You will be surprised to know that due to lockdown and the Covid-19 pandemic, many rare species were captured by the forest cameras. The less tourist influence in the park remained closed for a continuous 5-7 months; the species could move freely and independently enough to creep in the forest.
A video went viral recently that a pair of caracals came were spotted by the forest department’s cameras. The species is scarce as they have a shy nature and cannot be seen because of the vast crowd visiting the park. Many of us don’t have heard about this name before; Caracal also named Siygosh because its ears are black. They are found mainly in the Kutch of Gujarat, Ghana of Bharatpur, and Ranthambore National Park.
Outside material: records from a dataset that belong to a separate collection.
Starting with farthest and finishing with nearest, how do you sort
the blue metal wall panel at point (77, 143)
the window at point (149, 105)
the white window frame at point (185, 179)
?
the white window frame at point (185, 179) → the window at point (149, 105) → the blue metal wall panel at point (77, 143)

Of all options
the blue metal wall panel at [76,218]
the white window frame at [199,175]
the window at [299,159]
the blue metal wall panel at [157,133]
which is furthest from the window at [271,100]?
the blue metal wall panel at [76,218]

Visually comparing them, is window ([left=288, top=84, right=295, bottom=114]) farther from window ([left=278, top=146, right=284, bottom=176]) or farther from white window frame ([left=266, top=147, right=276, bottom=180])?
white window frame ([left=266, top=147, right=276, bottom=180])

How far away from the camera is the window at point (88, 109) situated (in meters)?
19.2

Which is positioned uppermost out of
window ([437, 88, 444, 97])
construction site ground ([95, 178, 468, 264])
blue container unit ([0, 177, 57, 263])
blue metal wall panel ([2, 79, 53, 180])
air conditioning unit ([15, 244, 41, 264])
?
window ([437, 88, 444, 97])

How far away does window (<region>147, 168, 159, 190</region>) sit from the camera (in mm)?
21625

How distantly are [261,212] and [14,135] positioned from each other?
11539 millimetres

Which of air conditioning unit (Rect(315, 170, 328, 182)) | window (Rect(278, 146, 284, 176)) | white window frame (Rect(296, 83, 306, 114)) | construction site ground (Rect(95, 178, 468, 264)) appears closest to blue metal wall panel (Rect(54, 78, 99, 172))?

The numbers are so small, approx. half of the number of tigers in Ranthambore National Park. They love to eat birds, and their primary food is Peacock in birds. They belong to the cat family and look familiar to cats. These are medium in size and are native to Africa, Middle East, Central Asia, and India, listed as a threatened species in the IUCN Red List.
Thus, it can be said that humans are responsible for taking away the independence of many species. They cannot even roam freely in their natural habitat because of humans’ increasing interference in their lives. But thanks to our government, they are taking extraordinary measures to conserve these rare species in the Ranthambore National Park with special care.